Exercise prompt: What follows is a set of records. Copy them exactly and leave out the images.

Entries supplied:
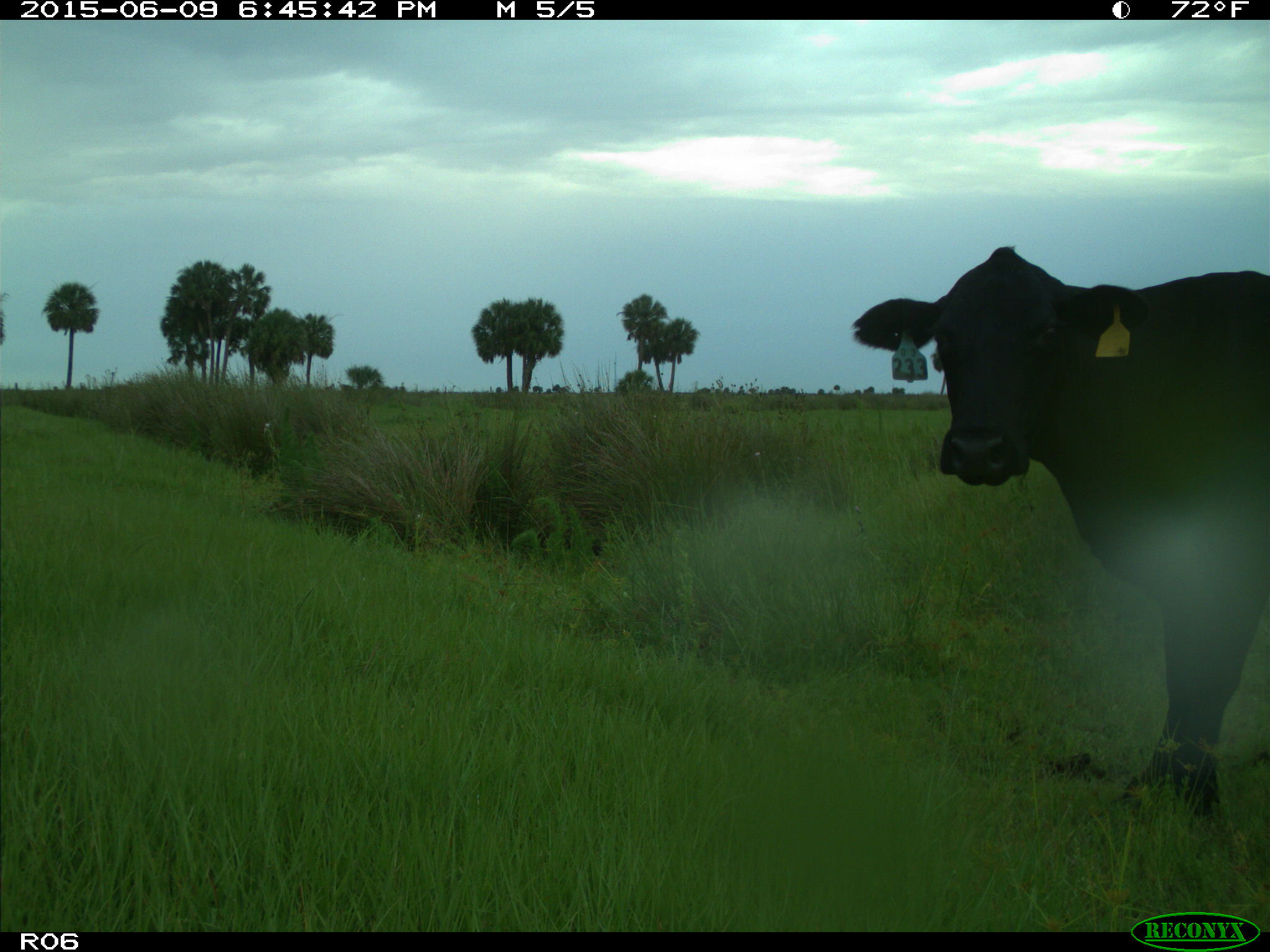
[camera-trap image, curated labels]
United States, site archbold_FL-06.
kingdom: Animalia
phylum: Chordata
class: Mammalia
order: Artiodactyla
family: Bovidae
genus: Bos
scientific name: Bos taurus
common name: domestic cow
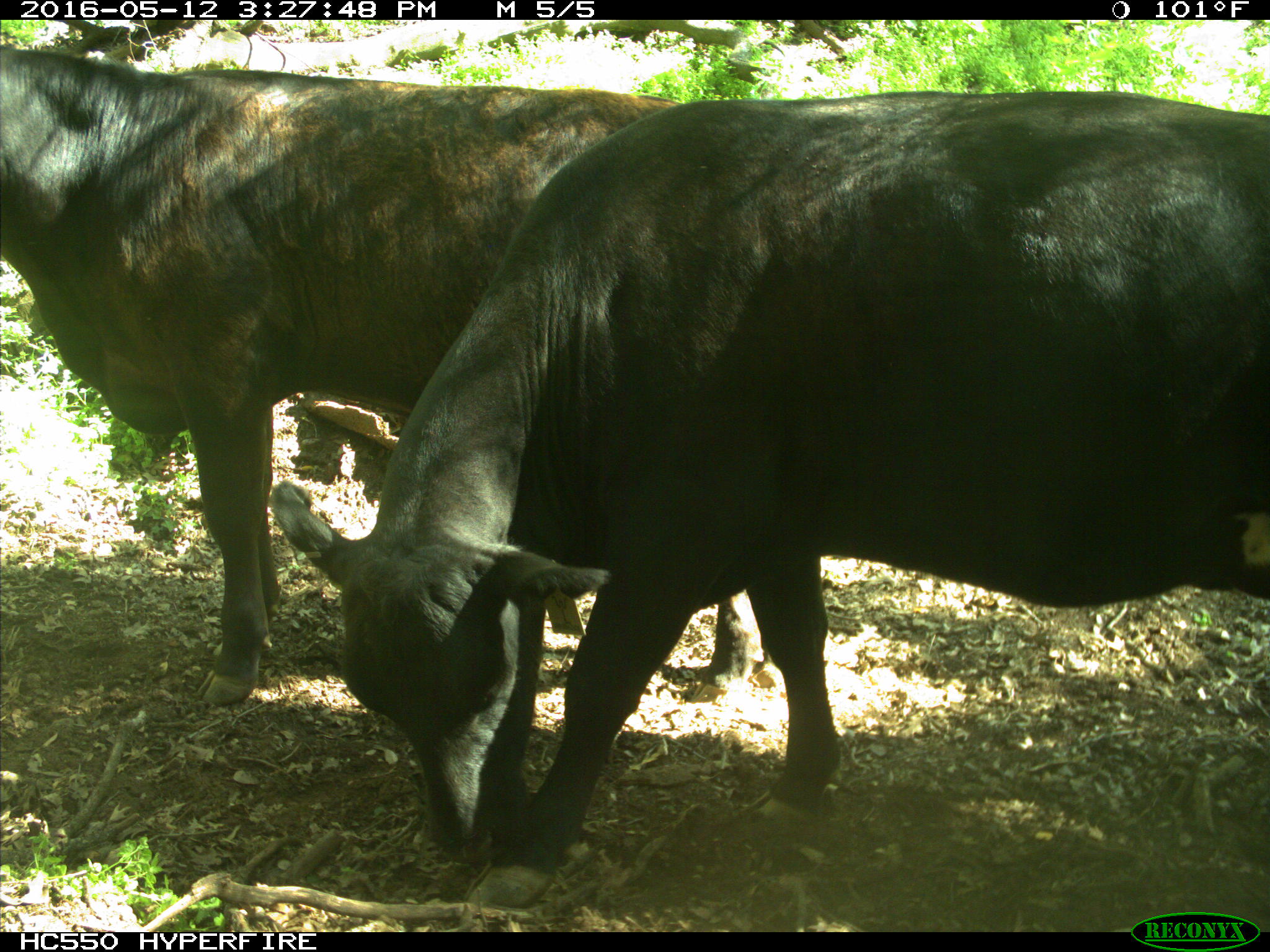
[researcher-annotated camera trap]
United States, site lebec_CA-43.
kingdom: Animalia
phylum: Chordata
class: Mammalia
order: Artiodactyla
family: Bovidae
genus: Bos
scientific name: Bos taurus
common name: domestic cow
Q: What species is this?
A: Bos taurus (domestic cow).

Exercise response:
[camera-trap image, curated labels]
United States, site archbold_FL-06.
kingdom: Animalia
phylum: Chordata
class: Mammalia
order: Artiodactyla
family: Bovidae
genus: Bos
scientific name: Bos taurus
common name: domestic cow
[researcher-annotated camera trap]
United States, site lebec_CA-43.
kingdom: Animalia
phylum: Chordata
class: Mammalia
order: Artiodactyla
family: Bovidae
genus: Bos
scientific name: Bos taurus
common name: domestic cow
Q: What species is this?
A: Bos taurus (domestic cow).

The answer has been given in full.